Die Versuchsperson hat keine Ahnung, welches Kind sich auf der anderen Seite der Wand befindet. Es könne ein I-Kind, aber auch ein völlig unauffälliges sein, hat man ihr erklärt. Skepsis gegenüber dem behaupteten Effekt spiegelt sich im Gesicht der jungen Frau wider. Schon nach einer halben Stunde musste das Projekt abgebrochen werden, da sowohl der jungen Frau als auch einem Arzt schlecht geworden war.

Tommy wurde auf eine Isolierstation gebracht, auf der sonst nur Strahlenopfer behandelt wurden. Die ganze Station war leer, Tommy weinte oft und wurde von einer Krankenschwester betreut, die zu jeder vollen Stunde für nicht mehr als fünf Minuten zu ihm ging, ihn fütterte und reinigte und die Spielsachen, die er auf den Boden geworfen hatte, zurück zu ihm ins Gitterbett legte.
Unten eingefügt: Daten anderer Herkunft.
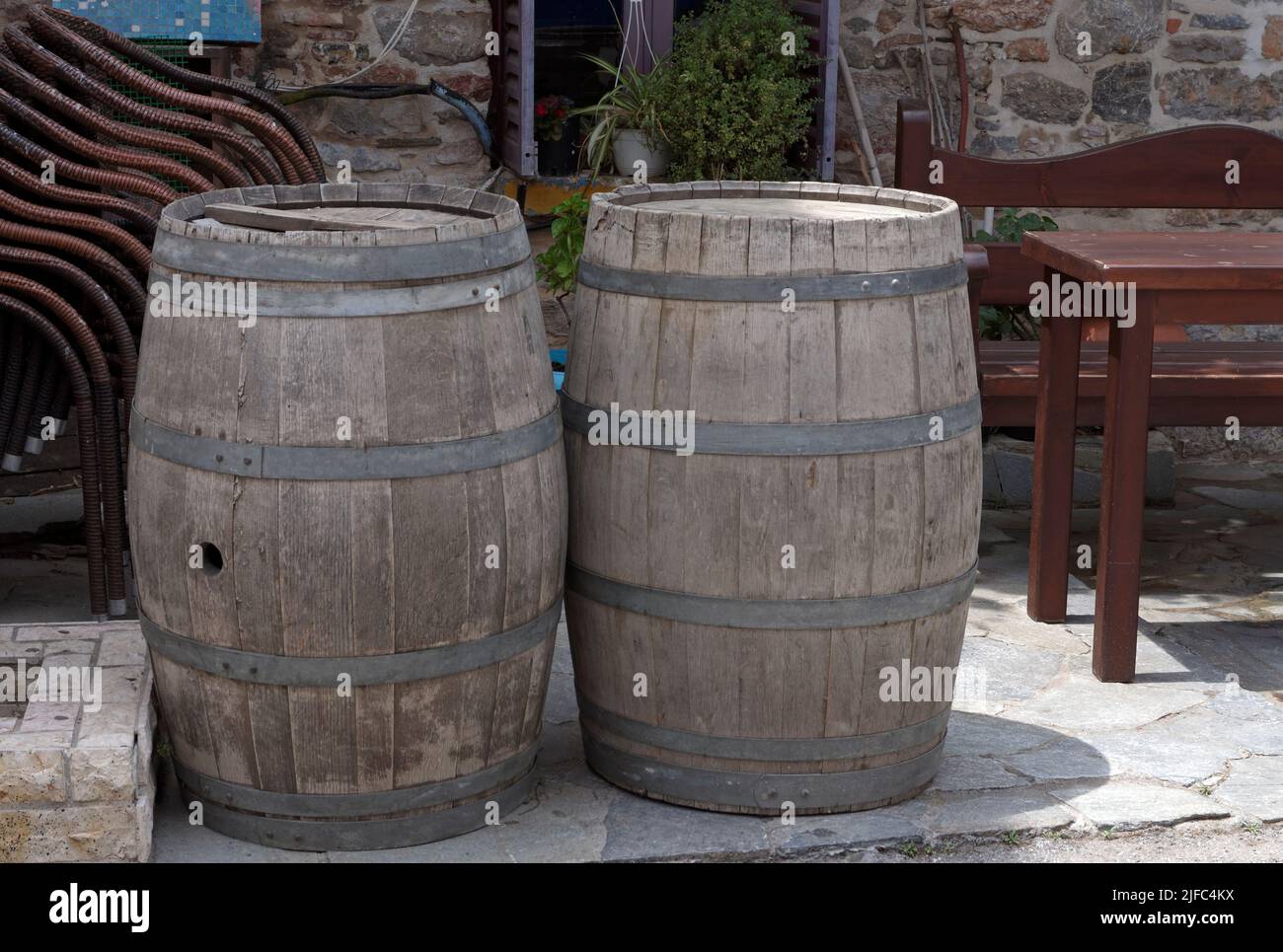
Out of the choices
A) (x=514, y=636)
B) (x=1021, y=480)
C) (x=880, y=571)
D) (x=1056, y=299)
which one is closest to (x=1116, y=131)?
(x=1021, y=480)

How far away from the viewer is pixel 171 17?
511cm

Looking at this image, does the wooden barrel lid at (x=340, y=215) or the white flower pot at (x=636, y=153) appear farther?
the white flower pot at (x=636, y=153)

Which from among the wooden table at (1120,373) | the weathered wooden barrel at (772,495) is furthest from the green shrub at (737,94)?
the weathered wooden barrel at (772,495)

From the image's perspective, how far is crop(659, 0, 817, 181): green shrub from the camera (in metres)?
5.84

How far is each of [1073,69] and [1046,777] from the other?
3639 mm

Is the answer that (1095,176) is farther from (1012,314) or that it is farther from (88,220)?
(88,220)

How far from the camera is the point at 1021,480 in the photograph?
218 inches

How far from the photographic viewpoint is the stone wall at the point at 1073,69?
6.20 m

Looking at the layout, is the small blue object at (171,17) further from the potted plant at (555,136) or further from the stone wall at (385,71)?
the potted plant at (555,136)

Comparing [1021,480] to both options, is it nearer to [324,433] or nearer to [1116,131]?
[1116,131]

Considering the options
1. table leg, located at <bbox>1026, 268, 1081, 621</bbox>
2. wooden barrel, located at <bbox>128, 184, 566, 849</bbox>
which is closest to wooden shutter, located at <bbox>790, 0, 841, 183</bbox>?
table leg, located at <bbox>1026, 268, 1081, 621</bbox>

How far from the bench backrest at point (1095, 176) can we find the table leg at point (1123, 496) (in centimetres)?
99

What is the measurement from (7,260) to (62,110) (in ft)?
1.69

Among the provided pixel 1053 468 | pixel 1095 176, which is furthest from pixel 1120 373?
pixel 1095 176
Im Jahr 1999, als Tommy sechs Jahre alt war, wanderte die Familie, überfordert von der Aussicht weiterer Tests und Interviewanfragen, nach Kanada aus. Julian trennte sich 2002 von seiner Frau und wohnt inzwischen wieder in Rochester. Er spricht nicht gerne über die Vergangenheit. Roberta Beringer und ihre drei Söhne wurden 2004 kanadische Staatsbürger. Sie leben sehr zurückgezogen, nehmen an der weltweiten Debatte um das Indigo-Phänomen nicht teil. Jeder Versuch, Tommy Beringer ausfindig zu machen, wird von der Mutter konsequent abgeblockt. Er ist in keinem Schulregister des Landes gemeldet, und eine Webseite mit seinem Namen, auf der hin und wieder Fotos eines Teenagers auf einem Fahrrad und kurze, pathetische Texte über das Weltall und die Einsamkeit gepostet wurden, stellte sich als Scherz zweier College-Studenten aus Kalifornien heraus.*

* Die britische Band The Resurrection of Laura Palmer benannte ihr zweites Studioalbum, The Beringer Tree, nach dem Jungen.
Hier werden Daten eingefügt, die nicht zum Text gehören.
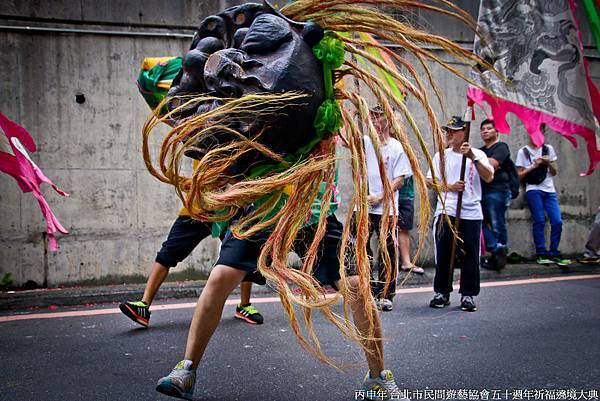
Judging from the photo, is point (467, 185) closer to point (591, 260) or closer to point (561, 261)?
point (561, 261)

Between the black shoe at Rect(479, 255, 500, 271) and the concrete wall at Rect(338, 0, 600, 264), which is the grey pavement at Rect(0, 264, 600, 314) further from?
the concrete wall at Rect(338, 0, 600, 264)

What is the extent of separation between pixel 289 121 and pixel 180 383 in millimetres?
1311

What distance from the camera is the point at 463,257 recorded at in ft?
16.6

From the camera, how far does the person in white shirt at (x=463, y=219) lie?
5035 mm

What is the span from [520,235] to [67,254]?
19.9 feet

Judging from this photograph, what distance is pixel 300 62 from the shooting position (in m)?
2.08

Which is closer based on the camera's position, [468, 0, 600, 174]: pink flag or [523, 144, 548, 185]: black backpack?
[468, 0, 600, 174]: pink flag

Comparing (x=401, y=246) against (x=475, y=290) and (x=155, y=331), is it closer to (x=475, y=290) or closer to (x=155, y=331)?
(x=475, y=290)

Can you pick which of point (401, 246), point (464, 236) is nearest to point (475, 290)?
point (464, 236)

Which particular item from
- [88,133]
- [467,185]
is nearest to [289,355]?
[467,185]

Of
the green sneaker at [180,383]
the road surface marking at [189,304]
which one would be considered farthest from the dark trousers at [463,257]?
the green sneaker at [180,383]

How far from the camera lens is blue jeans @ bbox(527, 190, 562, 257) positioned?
25.9 feet

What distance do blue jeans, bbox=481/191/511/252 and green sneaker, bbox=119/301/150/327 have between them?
4719 millimetres

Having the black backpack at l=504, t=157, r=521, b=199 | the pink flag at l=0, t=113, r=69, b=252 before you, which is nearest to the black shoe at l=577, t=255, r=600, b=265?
the black backpack at l=504, t=157, r=521, b=199
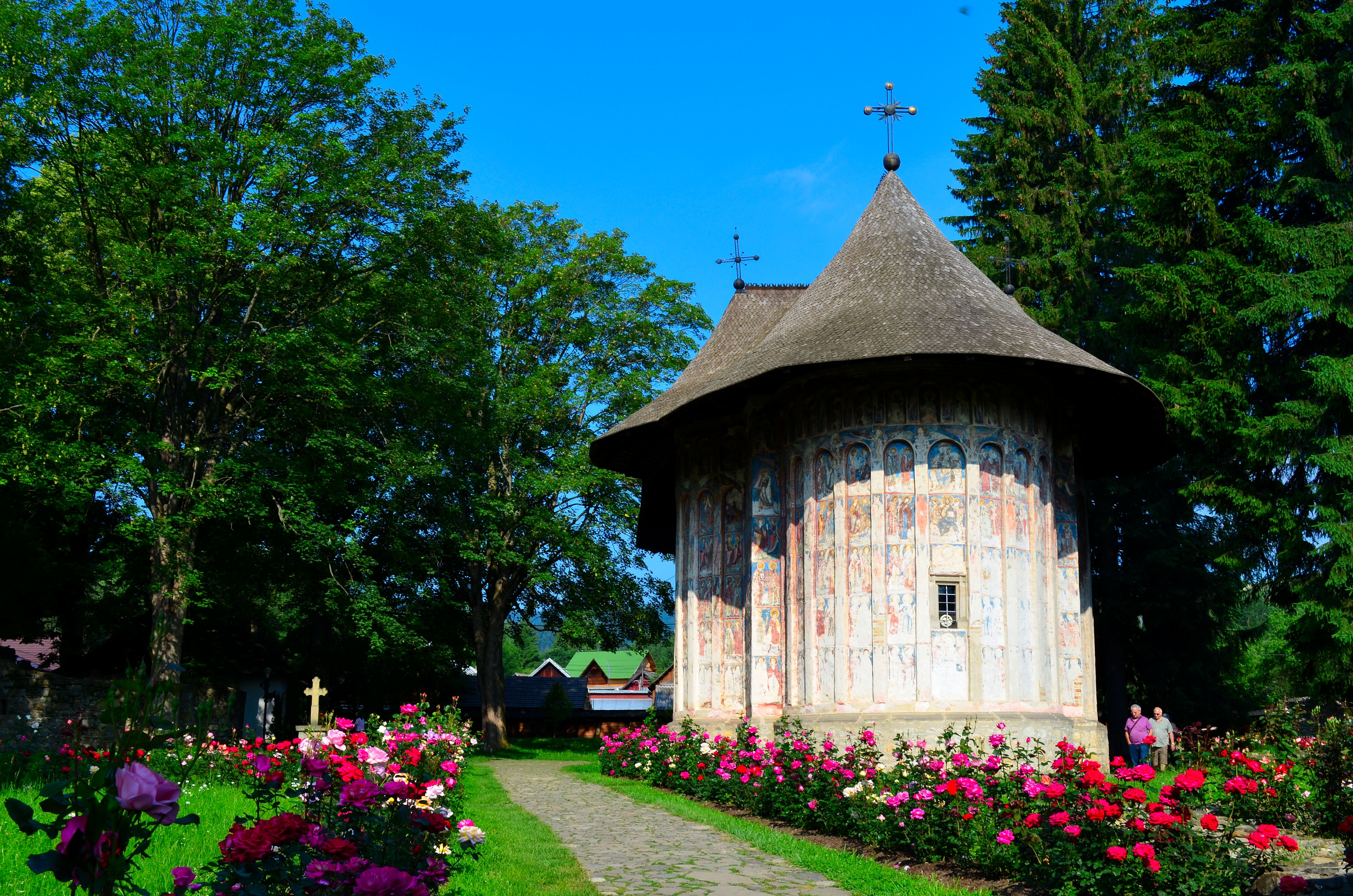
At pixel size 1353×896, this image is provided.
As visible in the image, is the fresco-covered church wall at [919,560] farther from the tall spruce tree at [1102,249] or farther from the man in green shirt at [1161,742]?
the tall spruce tree at [1102,249]

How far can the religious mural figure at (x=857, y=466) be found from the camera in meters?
15.2

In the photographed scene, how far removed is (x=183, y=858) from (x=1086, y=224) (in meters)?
25.3

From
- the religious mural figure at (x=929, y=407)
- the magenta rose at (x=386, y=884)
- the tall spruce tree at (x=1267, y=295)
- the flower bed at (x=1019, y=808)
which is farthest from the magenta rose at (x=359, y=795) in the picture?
the tall spruce tree at (x=1267, y=295)

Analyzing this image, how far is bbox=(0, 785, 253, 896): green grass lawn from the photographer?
6.55 metres

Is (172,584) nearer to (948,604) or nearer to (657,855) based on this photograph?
(657,855)

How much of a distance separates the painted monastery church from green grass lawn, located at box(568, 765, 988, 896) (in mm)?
2355

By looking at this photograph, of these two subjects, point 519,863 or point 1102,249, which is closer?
point 519,863

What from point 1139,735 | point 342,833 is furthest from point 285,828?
point 1139,735

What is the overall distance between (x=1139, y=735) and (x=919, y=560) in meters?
4.71

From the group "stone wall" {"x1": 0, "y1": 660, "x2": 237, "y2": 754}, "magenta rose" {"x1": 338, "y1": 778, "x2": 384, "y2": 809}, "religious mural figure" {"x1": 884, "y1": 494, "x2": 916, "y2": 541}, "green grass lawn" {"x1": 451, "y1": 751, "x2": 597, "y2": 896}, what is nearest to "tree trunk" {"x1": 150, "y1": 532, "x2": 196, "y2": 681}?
"stone wall" {"x1": 0, "y1": 660, "x2": 237, "y2": 754}

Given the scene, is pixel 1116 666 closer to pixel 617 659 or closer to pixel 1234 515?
pixel 1234 515

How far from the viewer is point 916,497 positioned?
14.9 m

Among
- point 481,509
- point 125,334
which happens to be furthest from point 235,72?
point 481,509

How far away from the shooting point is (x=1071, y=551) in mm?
16766
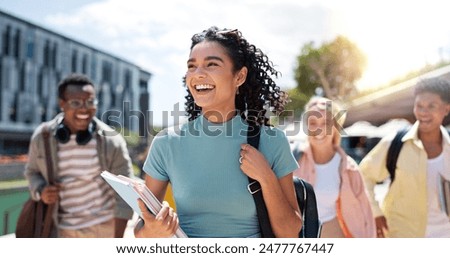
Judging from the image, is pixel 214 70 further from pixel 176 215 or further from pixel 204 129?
pixel 176 215

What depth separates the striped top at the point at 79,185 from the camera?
8.62ft

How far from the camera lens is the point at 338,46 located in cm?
307

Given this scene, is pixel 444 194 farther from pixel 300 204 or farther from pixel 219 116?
pixel 219 116

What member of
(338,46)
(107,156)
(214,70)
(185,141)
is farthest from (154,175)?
(338,46)

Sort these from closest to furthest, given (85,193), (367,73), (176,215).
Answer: (176,215) < (85,193) < (367,73)

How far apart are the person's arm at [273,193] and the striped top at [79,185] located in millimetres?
1323

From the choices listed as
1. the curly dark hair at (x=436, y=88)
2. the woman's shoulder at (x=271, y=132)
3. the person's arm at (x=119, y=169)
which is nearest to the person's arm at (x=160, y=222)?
the woman's shoulder at (x=271, y=132)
2 Robert Tätzel, 29, ausgebr

Man brachte ihm den Affen in einer Holzkiste. Die Kiste sah überhaupt nicht nach Labor oder Wissenschaft aus, sie war dunkel und wies einige hellere Flecken und Abwetzspuren auf. Es war schwer zu sagen, was normalerweise darin aufbewahrt wurde.

Robert hatte die Staffelei fertig aufgestellt, die Farbtupfer auf der Palette (er bevorzugte eine kleinere, da zu viel Auswahl ihn lähmte) sahen aus wie ein von einem Planungskomitee entworfener Regenbogen. Alle Pinsel waren neu, vor fünf Minuten hatte er sie aus der Hülle genommen. Er liebte den Geruch jungfräulicher Pinsel.

Das Bild, das er malen würde, war von eher kleinem Format. Dünnflüssige Farben auf dick aufgetragenem Untergrund. A thin paint will stick to a thick paint, hatte Bob Ross (die andere tiefe Stimme neben Adam West, die direkt mit Gott in Verbindung stand) auf der Lern-iVD gesagt.

Der Affe machte ein Gesicht, als erkenne er Robert. Er streckte eine runzelige schwarze Hand nach ihm aus. Als die Hand nicht ergriffen wurde, führte er sie an seinen Mund und biss sanft hinein. Die Koordination seiner Armbewegungen bereitete dem Affen offenbar große Schwierigkeiten. Besonders seine linke Körperseite schien beeinträchtigt.

— Was ist mit ihm? fragte Robert, ohne von seiner Leinwand aufzusehen, den jungen Labortechniker, der das Tier gebracht hatte.

— Er wird nicht mehr verwendet, lautete die Antwort.

Der Techniker ging einmal um die Kiste herum, legte seine behandschuhte Hand auf den Rücken des Affen und kippte ihn nach vorne. Robert sah: Der Hinterkopf des Affen war kahlrasiert, und etwas, das wie ein winzig kleiner Wasserhahn aussah, ragte aus dem Schädel, komplett mit Drehverschluss und einer feucht glänzenden Mündung.